The House's Patient Bill of Rights includes the right of patients to appeal to an external review board when their health care plan refuses to pay for medical care. The bill also is intended to provide better coverage for emergency care, offer better access to specialists, and allow patients to go outside the network to be treated by other medical care providers.
The patient empowerment passed by the House in 1999 is something the AVMA Group Health and Life Insurance Trust has done from its inception in 1957.
From the beginning, the GHLIT insurance program has provided insured members the right to appeal underwriting or claim decisions to its board of trustees for a full and fair review. The members of the board of trustees are all veterinarians, ensuring a review of appeals by peers. Their review actually goes beyond the process proposed by Congress.
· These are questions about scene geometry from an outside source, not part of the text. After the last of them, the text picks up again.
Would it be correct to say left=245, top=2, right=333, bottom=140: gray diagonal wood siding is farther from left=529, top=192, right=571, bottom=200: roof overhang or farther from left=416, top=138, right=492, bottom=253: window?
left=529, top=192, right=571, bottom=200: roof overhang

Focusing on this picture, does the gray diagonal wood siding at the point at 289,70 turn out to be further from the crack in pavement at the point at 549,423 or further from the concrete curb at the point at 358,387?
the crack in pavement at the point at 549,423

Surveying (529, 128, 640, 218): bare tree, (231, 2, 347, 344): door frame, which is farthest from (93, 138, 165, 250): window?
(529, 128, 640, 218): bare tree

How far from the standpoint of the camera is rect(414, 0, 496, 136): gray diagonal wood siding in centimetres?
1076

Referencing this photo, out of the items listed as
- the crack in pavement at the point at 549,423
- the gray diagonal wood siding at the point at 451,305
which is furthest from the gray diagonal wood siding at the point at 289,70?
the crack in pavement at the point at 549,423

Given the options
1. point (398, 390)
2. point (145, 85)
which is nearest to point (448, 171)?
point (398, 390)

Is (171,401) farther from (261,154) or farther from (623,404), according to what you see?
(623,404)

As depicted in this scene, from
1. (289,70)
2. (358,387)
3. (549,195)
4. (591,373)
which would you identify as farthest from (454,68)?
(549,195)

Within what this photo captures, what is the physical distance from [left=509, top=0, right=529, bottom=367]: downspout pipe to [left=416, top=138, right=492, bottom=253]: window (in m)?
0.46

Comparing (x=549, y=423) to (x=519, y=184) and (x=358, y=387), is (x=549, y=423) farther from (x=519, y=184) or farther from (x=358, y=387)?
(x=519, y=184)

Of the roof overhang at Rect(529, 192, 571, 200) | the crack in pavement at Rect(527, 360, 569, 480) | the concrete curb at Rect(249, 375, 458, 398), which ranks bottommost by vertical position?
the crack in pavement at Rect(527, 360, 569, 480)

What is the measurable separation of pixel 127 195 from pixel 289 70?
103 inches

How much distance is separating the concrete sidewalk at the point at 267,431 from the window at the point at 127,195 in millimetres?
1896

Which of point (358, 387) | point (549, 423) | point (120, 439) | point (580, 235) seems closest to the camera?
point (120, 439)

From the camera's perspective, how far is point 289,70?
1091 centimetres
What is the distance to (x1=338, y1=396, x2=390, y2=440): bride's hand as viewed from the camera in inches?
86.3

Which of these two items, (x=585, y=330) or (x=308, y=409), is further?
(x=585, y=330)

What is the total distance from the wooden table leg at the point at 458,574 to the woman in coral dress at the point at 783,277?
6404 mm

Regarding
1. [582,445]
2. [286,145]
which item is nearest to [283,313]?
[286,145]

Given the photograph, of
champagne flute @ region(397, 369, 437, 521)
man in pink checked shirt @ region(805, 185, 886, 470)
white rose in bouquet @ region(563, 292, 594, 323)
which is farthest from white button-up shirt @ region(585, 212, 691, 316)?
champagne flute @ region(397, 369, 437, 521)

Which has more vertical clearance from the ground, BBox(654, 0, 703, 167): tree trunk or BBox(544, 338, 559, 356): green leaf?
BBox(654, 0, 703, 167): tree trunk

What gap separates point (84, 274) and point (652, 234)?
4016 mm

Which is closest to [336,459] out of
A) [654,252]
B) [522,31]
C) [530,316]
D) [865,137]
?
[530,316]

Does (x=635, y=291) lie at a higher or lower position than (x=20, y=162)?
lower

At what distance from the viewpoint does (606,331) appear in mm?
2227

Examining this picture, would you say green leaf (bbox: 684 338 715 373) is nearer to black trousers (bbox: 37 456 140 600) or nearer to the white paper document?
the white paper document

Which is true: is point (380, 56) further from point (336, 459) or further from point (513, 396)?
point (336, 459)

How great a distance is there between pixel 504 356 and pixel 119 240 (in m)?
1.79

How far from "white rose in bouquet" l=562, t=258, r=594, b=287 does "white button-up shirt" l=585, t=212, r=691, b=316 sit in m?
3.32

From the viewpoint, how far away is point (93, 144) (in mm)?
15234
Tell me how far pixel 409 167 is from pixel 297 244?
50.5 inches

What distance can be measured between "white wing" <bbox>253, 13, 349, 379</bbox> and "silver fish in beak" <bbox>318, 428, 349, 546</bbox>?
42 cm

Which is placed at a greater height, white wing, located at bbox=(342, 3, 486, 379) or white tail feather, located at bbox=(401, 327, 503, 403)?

In addition, when the trustees added managed care features to the medical care coverage offered in the program, it was done in such a way as to leave all decisions on choice of medical care provider to the insured members.
The GHLIT has always placed the interests of insured members above all else, as its fundamental, guiding principle. Operating with that basic principle, the GHLIT program has been a success for more than 40 years, and its success will continue well into the next century.